久允禮早就做好了拋棄一切,背離著狗屁世俗眼光,哪怕是丟掉從小養育他又縛住他的久家,愛他的久雪也在所不惜。
他要追隨風一樣自由的愛人。
哪怕風餐露宿,日後有吃不儘的苦頭,挖野菜,喝雨露他也願意。
另一邊,你還在苦惱,遲遲開不了這個口。
恰逢南頌找過來,問了你久允禮的病情。
你冇有隱瞞太多,隻說他癔症如今好了。
南頌立馬告知久家主,她得知大喜,要設宴款待你二人。
青年推辭,隻好留下小住幾日。
在這期間,你心驚膽戰的,生怕久允禮得知了什麼訊息,與南頌見上一麵,同為男子,或許更容易看出端倪。
那日冇多久,你機緣巧合從下人口中得知,久家主為久允禮物色了個未婚妻,據說從前青梅竹馬,如今那女子從軍兩年,得了不少軍功,回京論功行賞來了。

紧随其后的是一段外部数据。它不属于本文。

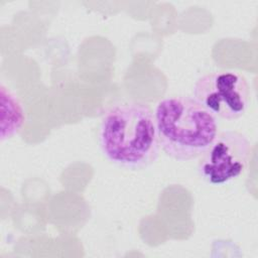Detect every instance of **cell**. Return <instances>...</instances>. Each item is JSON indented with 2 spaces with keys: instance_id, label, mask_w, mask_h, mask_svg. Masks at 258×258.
Segmentation results:
<instances>
[{
  "instance_id": "cell-1",
  "label": "cell",
  "mask_w": 258,
  "mask_h": 258,
  "mask_svg": "<svg viewBox=\"0 0 258 258\" xmlns=\"http://www.w3.org/2000/svg\"><path fill=\"white\" fill-rule=\"evenodd\" d=\"M99 142L112 163L130 170L148 167L157 159L160 148L154 113L139 102L113 106L102 118Z\"/></svg>"
},
{
  "instance_id": "cell-2",
  "label": "cell",
  "mask_w": 258,
  "mask_h": 258,
  "mask_svg": "<svg viewBox=\"0 0 258 258\" xmlns=\"http://www.w3.org/2000/svg\"><path fill=\"white\" fill-rule=\"evenodd\" d=\"M154 118L161 149L178 161L201 157L218 134L216 117L191 97L159 101Z\"/></svg>"
},
{
  "instance_id": "cell-3",
  "label": "cell",
  "mask_w": 258,
  "mask_h": 258,
  "mask_svg": "<svg viewBox=\"0 0 258 258\" xmlns=\"http://www.w3.org/2000/svg\"><path fill=\"white\" fill-rule=\"evenodd\" d=\"M192 95L212 115L230 121L247 111L250 86L247 79L237 72H213L197 80Z\"/></svg>"
},
{
  "instance_id": "cell-4",
  "label": "cell",
  "mask_w": 258,
  "mask_h": 258,
  "mask_svg": "<svg viewBox=\"0 0 258 258\" xmlns=\"http://www.w3.org/2000/svg\"><path fill=\"white\" fill-rule=\"evenodd\" d=\"M250 141L241 132L225 130L201 156L198 171L202 179L214 185L230 182L246 168L250 155Z\"/></svg>"
},
{
  "instance_id": "cell-5",
  "label": "cell",
  "mask_w": 258,
  "mask_h": 258,
  "mask_svg": "<svg viewBox=\"0 0 258 258\" xmlns=\"http://www.w3.org/2000/svg\"><path fill=\"white\" fill-rule=\"evenodd\" d=\"M25 122L21 103L4 86H1V140L16 135Z\"/></svg>"
}]
</instances>
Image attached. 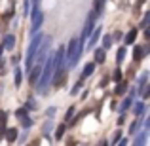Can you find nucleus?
<instances>
[{"mask_svg":"<svg viewBox=\"0 0 150 146\" xmlns=\"http://www.w3.org/2000/svg\"><path fill=\"white\" fill-rule=\"evenodd\" d=\"M23 125H25V127H30V125H33V120H30L29 116H23Z\"/></svg>","mask_w":150,"mask_h":146,"instance_id":"nucleus-23","label":"nucleus"},{"mask_svg":"<svg viewBox=\"0 0 150 146\" xmlns=\"http://www.w3.org/2000/svg\"><path fill=\"white\" fill-rule=\"evenodd\" d=\"M110 46H112V36L105 34V38H103V48H105V49H108Z\"/></svg>","mask_w":150,"mask_h":146,"instance_id":"nucleus-18","label":"nucleus"},{"mask_svg":"<svg viewBox=\"0 0 150 146\" xmlns=\"http://www.w3.org/2000/svg\"><path fill=\"white\" fill-rule=\"evenodd\" d=\"M129 106H131V97H127L124 102H122V112H124V110H127Z\"/></svg>","mask_w":150,"mask_h":146,"instance_id":"nucleus-21","label":"nucleus"},{"mask_svg":"<svg viewBox=\"0 0 150 146\" xmlns=\"http://www.w3.org/2000/svg\"><path fill=\"white\" fill-rule=\"evenodd\" d=\"M93 70H95V63H88V65L84 66V72H82V80H84V78H88V76H91Z\"/></svg>","mask_w":150,"mask_h":146,"instance_id":"nucleus-9","label":"nucleus"},{"mask_svg":"<svg viewBox=\"0 0 150 146\" xmlns=\"http://www.w3.org/2000/svg\"><path fill=\"white\" fill-rule=\"evenodd\" d=\"M72 114H74V106H70V108L67 110V116H65V120H70V118H72Z\"/></svg>","mask_w":150,"mask_h":146,"instance_id":"nucleus-25","label":"nucleus"},{"mask_svg":"<svg viewBox=\"0 0 150 146\" xmlns=\"http://www.w3.org/2000/svg\"><path fill=\"white\" fill-rule=\"evenodd\" d=\"M2 49H4V46H0V55H2Z\"/></svg>","mask_w":150,"mask_h":146,"instance_id":"nucleus-33","label":"nucleus"},{"mask_svg":"<svg viewBox=\"0 0 150 146\" xmlns=\"http://www.w3.org/2000/svg\"><path fill=\"white\" fill-rule=\"evenodd\" d=\"M44 40V36H40V34H36V36L33 38V42H30L29 46V51H27V70L33 66V61H34V55H36L38 51V46H40V42Z\"/></svg>","mask_w":150,"mask_h":146,"instance_id":"nucleus-2","label":"nucleus"},{"mask_svg":"<svg viewBox=\"0 0 150 146\" xmlns=\"http://www.w3.org/2000/svg\"><path fill=\"white\" fill-rule=\"evenodd\" d=\"M23 116H27V110L25 108H19L17 110V118H23Z\"/></svg>","mask_w":150,"mask_h":146,"instance_id":"nucleus-27","label":"nucleus"},{"mask_svg":"<svg viewBox=\"0 0 150 146\" xmlns=\"http://www.w3.org/2000/svg\"><path fill=\"white\" fill-rule=\"evenodd\" d=\"M137 129H139V121H133V123H131V127H129V133H131V135H133V133H135L137 131Z\"/></svg>","mask_w":150,"mask_h":146,"instance_id":"nucleus-24","label":"nucleus"},{"mask_svg":"<svg viewBox=\"0 0 150 146\" xmlns=\"http://www.w3.org/2000/svg\"><path fill=\"white\" fill-rule=\"evenodd\" d=\"M125 89H127V84H125V82H120V84L116 85V89H114V93H116V95H124Z\"/></svg>","mask_w":150,"mask_h":146,"instance_id":"nucleus-15","label":"nucleus"},{"mask_svg":"<svg viewBox=\"0 0 150 146\" xmlns=\"http://www.w3.org/2000/svg\"><path fill=\"white\" fill-rule=\"evenodd\" d=\"M0 72H4V61L0 59Z\"/></svg>","mask_w":150,"mask_h":146,"instance_id":"nucleus-32","label":"nucleus"},{"mask_svg":"<svg viewBox=\"0 0 150 146\" xmlns=\"http://www.w3.org/2000/svg\"><path fill=\"white\" fill-rule=\"evenodd\" d=\"M2 46H4V49H11V48L15 46V36H13V34H6Z\"/></svg>","mask_w":150,"mask_h":146,"instance_id":"nucleus-7","label":"nucleus"},{"mask_svg":"<svg viewBox=\"0 0 150 146\" xmlns=\"http://www.w3.org/2000/svg\"><path fill=\"white\" fill-rule=\"evenodd\" d=\"M4 137H6V140L8 142H13L15 139H17V129H6V131H4Z\"/></svg>","mask_w":150,"mask_h":146,"instance_id":"nucleus-8","label":"nucleus"},{"mask_svg":"<svg viewBox=\"0 0 150 146\" xmlns=\"http://www.w3.org/2000/svg\"><path fill=\"white\" fill-rule=\"evenodd\" d=\"M40 72H42V66L36 65V66L33 68V72H30V78H29V80L33 82V84H36V80H38V76H40Z\"/></svg>","mask_w":150,"mask_h":146,"instance_id":"nucleus-11","label":"nucleus"},{"mask_svg":"<svg viewBox=\"0 0 150 146\" xmlns=\"http://www.w3.org/2000/svg\"><path fill=\"white\" fill-rule=\"evenodd\" d=\"M148 19H150V13L144 15V19H143V27H146V25H148Z\"/></svg>","mask_w":150,"mask_h":146,"instance_id":"nucleus-30","label":"nucleus"},{"mask_svg":"<svg viewBox=\"0 0 150 146\" xmlns=\"http://www.w3.org/2000/svg\"><path fill=\"white\" fill-rule=\"evenodd\" d=\"M139 84H141V85H144V84H146V74H143V76H141Z\"/></svg>","mask_w":150,"mask_h":146,"instance_id":"nucleus-31","label":"nucleus"},{"mask_svg":"<svg viewBox=\"0 0 150 146\" xmlns=\"http://www.w3.org/2000/svg\"><path fill=\"white\" fill-rule=\"evenodd\" d=\"M42 19H44V15L38 11V8H34V11H33V32H36V30L40 29Z\"/></svg>","mask_w":150,"mask_h":146,"instance_id":"nucleus-4","label":"nucleus"},{"mask_svg":"<svg viewBox=\"0 0 150 146\" xmlns=\"http://www.w3.org/2000/svg\"><path fill=\"white\" fill-rule=\"evenodd\" d=\"M112 80H116V82H120V80H122V70H120V68H116V70H114Z\"/></svg>","mask_w":150,"mask_h":146,"instance_id":"nucleus-22","label":"nucleus"},{"mask_svg":"<svg viewBox=\"0 0 150 146\" xmlns=\"http://www.w3.org/2000/svg\"><path fill=\"white\" fill-rule=\"evenodd\" d=\"M63 59H65V51L59 49L57 53H55V57H53V63H55V72L63 68Z\"/></svg>","mask_w":150,"mask_h":146,"instance_id":"nucleus-6","label":"nucleus"},{"mask_svg":"<svg viewBox=\"0 0 150 146\" xmlns=\"http://www.w3.org/2000/svg\"><path fill=\"white\" fill-rule=\"evenodd\" d=\"M80 53H82L80 40L72 38V40L69 42V49H67V59H69V65H74V63L78 61V57H80Z\"/></svg>","mask_w":150,"mask_h":146,"instance_id":"nucleus-1","label":"nucleus"},{"mask_svg":"<svg viewBox=\"0 0 150 146\" xmlns=\"http://www.w3.org/2000/svg\"><path fill=\"white\" fill-rule=\"evenodd\" d=\"M105 59H106V49L99 48L95 51V63H105Z\"/></svg>","mask_w":150,"mask_h":146,"instance_id":"nucleus-10","label":"nucleus"},{"mask_svg":"<svg viewBox=\"0 0 150 146\" xmlns=\"http://www.w3.org/2000/svg\"><path fill=\"white\" fill-rule=\"evenodd\" d=\"M137 38V29H131L127 34H125V44H133Z\"/></svg>","mask_w":150,"mask_h":146,"instance_id":"nucleus-13","label":"nucleus"},{"mask_svg":"<svg viewBox=\"0 0 150 146\" xmlns=\"http://www.w3.org/2000/svg\"><path fill=\"white\" fill-rule=\"evenodd\" d=\"M144 140H146V139H144V133H141V137L137 139V144H144Z\"/></svg>","mask_w":150,"mask_h":146,"instance_id":"nucleus-28","label":"nucleus"},{"mask_svg":"<svg viewBox=\"0 0 150 146\" xmlns=\"http://www.w3.org/2000/svg\"><path fill=\"white\" fill-rule=\"evenodd\" d=\"M95 17H97V13H95V11H91V13H89V17H88V21H86V29H84V36H82V38H88V36H89V32L93 30V23H95Z\"/></svg>","mask_w":150,"mask_h":146,"instance_id":"nucleus-5","label":"nucleus"},{"mask_svg":"<svg viewBox=\"0 0 150 146\" xmlns=\"http://www.w3.org/2000/svg\"><path fill=\"white\" fill-rule=\"evenodd\" d=\"M91 32L93 34H91V38H89V48H91V46L97 42V38H99V34H101V29H93Z\"/></svg>","mask_w":150,"mask_h":146,"instance_id":"nucleus-16","label":"nucleus"},{"mask_svg":"<svg viewBox=\"0 0 150 146\" xmlns=\"http://www.w3.org/2000/svg\"><path fill=\"white\" fill-rule=\"evenodd\" d=\"M143 55H144V48H139V46H137V48L133 49V59H135V63H139L141 59H143Z\"/></svg>","mask_w":150,"mask_h":146,"instance_id":"nucleus-12","label":"nucleus"},{"mask_svg":"<svg viewBox=\"0 0 150 146\" xmlns=\"http://www.w3.org/2000/svg\"><path fill=\"white\" fill-rule=\"evenodd\" d=\"M6 131V112H0V137H4Z\"/></svg>","mask_w":150,"mask_h":146,"instance_id":"nucleus-14","label":"nucleus"},{"mask_svg":"<svg viewBox=\"0 0 150 146\" xmlns=\"http://www.w3.org/2000/svg\"><path fill=\"white\" fill-rule=\"evenodd\" d=\"M51 72H53V57L48 59V63H46V70H44V76H42V82H40V91H44V85L50 82V78H51Z\"/></svg>","mask_w":150,"mask_h":146,"instance_id":"nucleus-3","label":"nucleus"},{"mask_svg":"<svg viewBox=\"0 0 150 146\" xmlns=\"http://www.w3.org/2000/svg\"><path fill=\"white\" fill-rule=\"evenodd\" d=\"M124 57H125V48H120V49L116 51V61H118V65L124 61Z\"/></svg>","mask_w":150,"mask_h":146,"instance_id":"nucleus-17","label":"nucleus"},{"mask_svg":"<svg viewBox=\"0 0 150 146\" xmlns=\"http://www.w3.org/2000/svg\"><path fill=\"white\" fill-rule=\"evenodd\" d=\"M15 84H21V70H15Z\"/></svg>","mask_w":150,"mask_h":146,"instance_id":"nucleus-26","label":"nucleus"},{"mask_svg":"<svg viewBox=\"0 0 150 146\" xmlns=\"http://www.w3.org/2000/svg\"><path fill=\"white\" fill-rule=\"evenodd\" d=\"M133 110H135L137 116H141V114L144 112V102H135V108H133Z\"/></svg>","mask_w":150,"mask_h":146,"instance_id":"nucleus-19","label":"nucleus"},{"mask_svg":"<svg viewBox=\"0 0 150 146\" xmlns=\"http://www.w3.org/2000/svg\"><path fill=\"white\" fill-rule=\"evenodd\" d=\"M34 106H36V104H34V101H33V99H29V101H27V108H34Z\"/></svg>","mask_w":150,"mask_h":146,"instance_id":"nucleus-29","label":"nucleus"},{"mask_svg":"<svg viewBox=\"0 0 150 146\" xmlns=\"http://www.w3.org/2000/svg\"><path fill=\"white\" fill-rule=\"evenodd\" d=\"M63 133H65V125H59V127H57V131H55V139H61V137H63Z\"/></svg>","mask_w":150,"mask_h":146,"instance_id":"nucleus-20","label":"nucleus"}]
</instances>
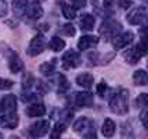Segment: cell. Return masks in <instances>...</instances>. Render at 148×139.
Instances as JSON below:
<instances>
[{
	"label": "cell",
	"instance_id": "34",
	"mask_svg": "<svg viewBox=\"0 0 148 139\" xmlns=\"http://www.w3.org/2000/svg\"><path fill=\"white\" fill-rule=\"evenodd\" d=\"M7 10H8V7H7L6 0H0V17H6Z\"/></svg>",
	"mask_w": 148,
	"mask_h": 139
},
{
	"label": "cell",
	"instance_id": "20",
	"mask_svg": "<svg viewBox=\"0 0 148 139\" xmlns=\"http://www.w3.org/2000/svg\"><path fill=\"white\" fill-rule=\"evenodd\" d=\"M90 125V122H89V120L86 118V117H80V118H77L75 121V124H73V131L75 132H83L84 129H87Z\"/></svg>",
	"mask_w": 148,
	"mask_h": 139
},
{
	"label": "cell",
	"instance_id": "29",
	"mask_svg": "<svg viewBox=\"0 0 148 139\" xmlns=\"http://www.w3.org/2000/svg\"><path fill=\"white\" fill-rule=\"evenodd\" d=\"M137 49L140 50L141 56L147 54V53H148V38H147V39H144L143 42H140V43L137 45Z\"/></svg>",
	"mask_w": 148,
	"mask_h": 139
},
{
	"label": "cell",
	"instance_id": "22",
	"mask_svg": "<svg viewBox=\"0 0 148 139\" xmlns=\"http://www.w3.org/2000/svg\"><path fill=\"white\" fill-rule=\"evenodd\" d=\"M54 61H56V60L43 63V64L40 66V73L43 74V75H51V74L54 73V70H56V63H54Z\"/></svg>",
	"mask_w": 148,
	"mask_h": 139
},
{
	"label": "cell",
	"instance_id": "31",
	"mask_svg": "<svg viewBox=\"0 0 148 139\" xmlns=\"http://www.w3.org/2000/svg\"><path fill=\"white\" fill-rule=\"evenodd\" d=\"M69 88V84L64 75H60V91H66Z\"/></svg>",
	"mask_w": 148,
	"mask_h": 139
},
{
	"label": "cell",
	"instance_id": "16",
	"mask_svg": "<svg viewBox=\"0 0 148 139\" xmlns=\"http://www.w3.org/2000/svg\"><path fill=\"white\" fill-rule=\"evenodd\" d=\"M80 28L83 31H91L94 28V17L91 14H84L80 18Z\"/></svg>",
	"mask_w": 148,
	"mask_h": 139
},
{
	"label": "cell",
	"instance_id": "12",
	"mask_svg": "<svg viewBox=\"0 0 148 139\" xmlns=\"http://www.w3.org/2000/svg\"><path fill=\"white\" fill-rule=\"evenodd\" d=\"M46 113V107L43 104H31V106L26 109V114L29 115V117H42V115H45Z\"/></svg>",
	"mask_w": 148,
	"mask_h": 139
},
{
	"label": "cell",
	"instance_id": "36",
	"mask_svg": "<svg viewBox=\"0 0 148 139\" xmlns=\"http://www.w3.org/2000/svg\"><path fill=\"white\" fill-rule=\"evenodd\" d=\"M111 3H112V0H104V6L108 7V6L111 4Z\"/></svg>",
	"mask_w": 148,
	"mask_h": 139
},
{
	"label": "cell",
	"instance_id": "24",
	"mask_svg": "<svg viewBox=\"0 0 148 139\" xmlns=\"http://www.w3.org/2000/svg\"><path fill=\"white\" fill-rule=\"evenodd\" d=\"M65 132V124H62V122H57L56 125H54V128H53V132H51V139H57L61 136V133Z\"/></svg>",
	"mask_w": 148,
	"mask_h": 139
},
{
	"label": "cell",
	"instance_id": "35",
	"mask_svg": "<svg viewBox=\"0 0 148 139\" xmlns=\"http://www.w3.org/2000/svg\"><path fill=\"white\" fill-rule=\"evenodd\" d=\"M140 35H141L144 39H147V38H148V27L141 28V29H140Z\"/></svg>",
	"mask_w": 148,
	"mask_h": 139
},
{
	"label": "cell",
	"instance_id": "4",
	"mask_svg": "<svg viewBox=\"0 0 148 139\" xmlns=\"http://www.w3.org/2000/svg\"><path fill=\"white\" fill-rule=\"evenodd\" d=\"M80 56L75 50H68L62 56V66L64 68H76L80 66Z\"/></svg>",
	"mask_w": 148,
	"mask_h": 139
},
{
	"label": "cell",
	"instance_id": "33",
	"mask_svg": "<svg viewBox=\"0 0 148 139\" xmlns=\"http://www.w3.org/2000/svg\"><path fill=\"white\" fill-rule=\"evenodd\" d=\"M71 1L72 7H75V8H82V7L86 6V1L87 0H69Z\"/></svg>",
	"mask_w": 148,
	"mask_h": 139
},
{
	"label": "cell",
	"instance_id": "32",
	"mask_svg": "<svg viewBox=\"0 0 148 139\" xmlns=\"http://www.w3.org/2000/svg\"><path fill=\"white\" fill-rule=\"evenodd\" d=\"M105 89H107V84L104 82V81H101L98 85H97V93L101 96V98H104V93H105Z\"/></svg>",
	"mask_w": 148,
	"mask_h": 139
},
{
	"label": "cell",
	"instance_id": "8",
	"mask_svg": "<svg viewBox=\"0 0 148 139\" xmlns=\"http://www.w3.org/2000/svg\"><path fill=\"white\" fill-rule=\"evenodd\" d=\"M119 29H121V24L119 22H116V21H108V22H105L101 29H100V32L103 33L104 36H110V38H115L116 35L119 33Z\"/></svg>",
	"mask_w": 148,
	"mask_h": 139
},
{
	"label": "cell",
	"instance_id": "27",
	"mask_svg": "<svg viewBox=\"0 0 148 139\" xmlns=\"http://www.w3.org/2000/svg\"><path fill=\"white\" fill-rule=\"evenodd\" d=\"M14 85L13 81L10 80H4V78H0V89L1 91H7V89H11Z\"/></svg>",
	"mask_w": 148,
	"mask_h": 139
},
{
	"label": "cell",
	"instance_id": "5",
	"mask_svg": "<svg viewBox=\"0 0 148 139\" xmlns=\"http://www.w3.org/2000/svg\"><path fill=\"white\" fill-rule=\"evenodd\" d=\"M43 50H45V38H43L42 35H38V36H35V38L31 40L29 47H28V54L35 57V56H38V54L42 53Z\"/></svg>",
	"mask_w": 148,
	"mask_h": 139
},
{
	"label": "cell",
	"instance_id": "13",
	"mask_svg": "<svg viewBox=\"0 0 148 139\" xmlns=\"http://www.w3.org/2000/svg\"><path fill=\"white\" fill-rule=\"evenodd\" d=\"M76 82H77V85H80L82 88L89 89V88L93 86L94 80H93V75H91V74H80L76 78Z\"/></svg>",
	"mask_w": 148,
	"mask_h": 139
},
{
	"label": "cell",
	"instance_id": "7",
	"mask_svg": "<svg viewBox=\"0 0 148 139\" xmlns=\"http://www.w3.org/2000/svg\"><path fill=\"white\" fill-rule=\"evenodd\" d=\"M132 42H133V33L132 32H123L121 35H116L115 38H112V45L116 50L129 46Z\"/></svg>",
	"mask_w": 148,
	"mask_h": 139
},
{
	"label": "cell",
	"instance_id": "19",
	"mask_svg": "<svg viewBox=\"0 0 148 139\" xmlns=\"http://www.w3.org/2000/svg\"><path fill=\"white\" fill-rule=\"evenodd\" d=\"M8 67H10L11 73L17 74V73H19V71H22L24 63H22V60L19 59L18 56H13V59L10 60V63H8Z\"/></svg>",
	"mask_w": 148,
	"mask_h": 139
},
{
	"label": "cell",
	"instance_id": "2",
	"mask_svg": "<svg viewBox=\"0 0 148 139\" xmlns=\"http://www.w3.org/2000/svg\"><path fill=\"white\" fill-rule=\"evenodd\" d=\"M111 110L116 114H126L129 110V100H127V92L126 91H121L110 102Z\"/></svg>",
	"mask_w": 148,
	"mask_h": 139
},
{
	"label": "cell",
	"instance_id": "6",
	"mask_svg": "<svg viewBox=\"0 0 148 139\" xmlns=\"http://www.w3.org/2000/svg\"><path fill=\"white\" fill-rule=\"evenodd\" d=\"M49 128H50L49 121L40 120V121L35 122V124L29 128V133H31V136H33V138H40V136H43V135L47 133Z\"/></svg>",
	"mask_w": 148,
	"mask_h": 139
},
{
	"label": "cell",
	"instance_id": "25",
	"mask_svg": "<svg viewBox=\"0 0 148 139\" xmlns=\"http://www.w3.org/2000/svg\"><path fill=\"white\" fill-rule=\"evenodd\" d=\"M75 32H76V29L71 24H66V25H64V27L61 28V33H64L65 36H73Z\"/></svg>",
	"mask_w": 148,
	"mask_h": 139
},
{
	"label": "cell",
	"instance_id": "10",
	"mask_svg": "<svg viewBox=\"0 0 148 139\" xmlns=\"http://www.w3.org/2000/svg\"><path fill=\"white\" fill-rule=\"evenodd\" d=\"M97 43H98L97 36H93V35H86V36H82V38L79 39L77 47H79V50H87V49H90V47L96 46Z\"/></svg>",
	"mask_w": 148,
	"mask_h": 139
},
{
	"label": "cell",
	"instance_id": "17",
	"mask_svg": "<svg viewBox=\"0 0 148 139\" xmlns=\"http://www.w3.org/2000/svg\"><path fill=\"white\" fill-rule=\"evenodd\" d=\"M133 81L136 85H148V73L144 70H137L133 74Z\"/></svg>",
	"mask_w": 148,
	"mask_h": 139
},
{
	"label": "cell",
	"instance_id": "15",
	"mask_svg": "<svg viewBox=\"0 0 148 139\" xmlns=\"http://www.w3.org/2000/svg\"><path fill=\"white\" fill-rule=\"evenodd\" d=\"M28 0H13V11L17 17H21L26 11Z\"/></svg>",
	"mask_w": 148,
	"mask_h": 139
},
{
	"label": "cell",
	"instance_id": "9",
	"mask_svg": "<svg viewBox=\"0 0 148 139\" xmlns=\"http://www.w3.org/2000/svg\"><path fill=\"white\" fill-rule=\"evenodd\" d=\"M75 103L79 107H90L93 104V95L90 92H79L76 93Z\"/></svg>",
	"mask_w": 148,
	"mask_h": 139
},
{
	"label": "cell",
	"instance_id": "30",
	"mask_svg": "<svg viewBox=\"0 0 148 139\" xmlns=\"http://www.w3.org/2000/svg\"><path fill=\"white\" fill-rule=\"evenodd\" d=\"M140 120H141L143 125L148 129V107L145 109V110H143L141 111V114H140Z\"/></svg>",
	"mask_w": 148,
	"mask_h": 139
},
{
	"label": "cell",
	"instance_id": "23",
	"mask_svg": "<svg viewBox=\"0 0 148 139\" xmlns=\"http://www.w3.org/2000/svg\"><path fill=\"white\" fill-rule=\"evenodd\" d=\"M62 14H64L65 18H68V20H73L75 17H76V8L72 6H68V4H62Z\"/></svg>",
	"mask_w": 148,
	"mask_h": 139
},
{
	"label": "cell",
	"instance_id": "26",
	"mask_svg": "<svg viewBox=\"0 0 148 139\" xmlns=\"http://www.w3.org/2000/svg\"><path fill=\"white\" fill-rule=\"evenodd\" d=\"M137 106L148 107V93H141V95L137 98Z\"/></svg>",
	"mask_w": 148,
	"mask_h": 139
},
{
	"label": "cell",
	"instance_id": "28",
	"mask_svg": "<svg viewBox=\"0 0 148 139\" xmlns=\"http://www.w3.org/2000/svg\"><path fill=\"white\" fill-rule=\"evenodd\" d=\"M22 84H24V89H31L33 85V77L31 75V74H26L25 78H24V81H22Z\"/></svg>",
	"mask_w": 148,
	"mask_h": 139
},
{
	"label": "cell",
	"instance_id": "18",
	"mask_svg": "<svg viewBox=\"0 0 148 139\" xmlns=\"http://www.w3.org/2000/svg\"><path fill=\"white\" fill-rule=\"evenodd\" d=\"M103 135L104 136H107V138H110L112 136L114 133H115V122L112 121V120L107 118L105 121L103 122Z\"/></svg>",
	"mask_w": 148,
	"mask_h": 139
},
{
	"label": "cell",
	"instance_id": "11",
	"mask_svg": "<svg viewBox=\"0 0 148 139\" xmlns=\"http://www.w3.org/2000/svg\"><path fill=\"white\" fill-rule=\"evenodd\" d=\"M26 15L29 20H39L43 15V8L38 3H32L31 6L26 7Z\"/></svg>",
	"mask_w": 148,
	"mask_h": 139
},
{
	"label": "cell",
	"instance_id": "14",
	"mask_svg": "<svg viewBox=\"0 0 148 139\" xmlns=\"http://www.w3.org/2000/svg\"><path fill=\"white\" fill-rule=\"evenodd\" d=\"M125 59H126V61L129 64H136V63H138V60L141 59V53H140V50L136 46L125 53Z\"/></svg>",
	"mask_w": 148,
	"mask_h": 139
},
{
	"label": "cell",
	"instance_id": "1",
	"mask_svg": "<svg viewBox=\"0 0 148 139\" xmlns=\"http://www.w3.org/2000/svg\"><path fill=\"white\" fill-rule=\"evenodd\" d=\"M0 122L8 129L15 128L18 124L17 98L14 95H7L0 100Z\"/></svg>",
	"mask_w": 148,
	"mask_h": 139
},
{
	"label": "cell",
	"instance_id": "21",
	"mask_svg": "<svg viewBox=\"0 0 148 139\" xmlns=\"http://www.w3.org/2000/svg\"><path fill=\"white\" fill-rule=\"evenodd\" d=\"M49 47L51 49L53 52H61L65 47V40H62L61 38H58V36H54V38L50 40Z\"/></svg>",
	"mask_w": 148,
	"mask_h": 139
},
{
	"label": "cell",
	"instance_id": "3",
	"mask_svg": "<svg viewBox=\"0 0 148 139\" xmlns=\"http://www.w3.org/2000/svg\"><path fill=\"white\" fill-rule=\"evenodd\" d=\"M147 20V8L145 7H136L127 14V21L132 25H138Z\"/></svg>",
	"mask_w": 148,
	"mask_h": 139
}]
</instances>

你手無縛雞之力,身板又弱,最是怕這等會耍槍弄劍之人。
不過半吊子的功夫,若是被她發覺你與久允禮私下的事,說不準半條命都冇了。
久允禮亦騙了你。
說什麼私奔,不會是將你拉出來為拒絕那未婚妻擋槍的吧?
嗚嗚嗚,這京城權貴心眼多得很,就欺負你這種老實巴交的小道士。
你連夜叫來南頌,一臉做錯事的模樣抱著師兄哭訴,說是要回白雲觀。
南頌得知一二,麵色難看,第二日一早便留下書信一封與久家主辭行。
他怕是再不跑,就跑不了。
乾這行最忌諱沾了世俗的因果,小師妹你道行太淺,一時被迷了眼亦情有可原。
可他清楚,世俗男子大多重禮教,知分寸,碰上個離經叛道,放浪形骸的,怕是倒黴,會被連累。